La mobilisation des assistants familiaux de La Réunion se poursuit. Ce jeudi encore, ces professionnels de la protection de l’enfance ont maintenu leur mouvement de grève pour dénoncer leurs conditions de travail et réclamer une meilleure reconnaissance de leur métier. Une situation qui s’est invitée jusque dans l’hémicycle de l’Assemblée nationale, où le député réunionnais Frédéric Maillot a interpellé le gouvernement sur les difficultés rencontrées par ces familles d’accueil.
Prenant la parole devant les députés, l’élu a tenu à rappeler le rôle essentiel joué par les assistants familiaux auprès des enfants placés. « Ce sont ces femmes qui ouvrent leurs cœurs et leurs portes pour accueillir des enfants dont le parcours est bien souvent difficile », a-t-il souligné.

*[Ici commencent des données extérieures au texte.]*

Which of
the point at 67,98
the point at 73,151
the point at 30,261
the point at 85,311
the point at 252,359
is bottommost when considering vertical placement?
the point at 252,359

Selon lui, ces professionnels sont aujourd’hui confrontés à une dégradation constante de leurs conditions d’exercice, avec des accueils qui dépasseraient parfois les capacités prévues par leurs agréments et une charge de travail qui s’exerce sans interruption, de jour comme de nuit.
Frédéric Maillot a également dénoncé l’épuisement d’une profession qu’il juge insuffisamment reconnue et rémunérée. Le député estime que la logique actuelle privilégie les impératifs de gestion au détriment de la qualité de l’accompagnement proposé aux enfants confiés à l’aide sociale à l’enfance. Il a notamment alerté sur les conséquences que cette situation peut avoir sur les familles d’accueil elles-mêmes, évoquant des tensions familiales croissantes et un risque de découragement chez de nombreux assistants familiaux.
L’élu réunionnais s’est également inquiété d’une baisse progressive du nombre de professionnels prêts à s’engager dans cette mission. Selon lui, le manque de soutien, d’écoute et d’accompagnement de la part des employeurs contribue à fragiliser tout le dispositif de protection de l’enfance. Il a par ailleurs affirmé que les assistants familiaux réunionnais seraient moins bien rémunérés que leurs homologues de l’Hexagone, une situation qu’il juge difficilement justifiable au regard des responsabilités assumées au quotidien.
Face à cette crise, Frédéric Maillot a appelé le gouvernement à intervenir auprès du Département de La Réunion, compétent en matière de protection de l’enfance. « Votre parole compte », a-t-il lancé à l’adresse du ministre, l’invitant à porter les revendications des assistants familiaux auprès de la collectivité. Alors que le mouvement social se poursuit sur l’île, les professionnels concernés attendent désormais des réponses concrètes sur leurs conditions de travail, leur rémunération et l’avenir de l’accueil familial à La Réunion.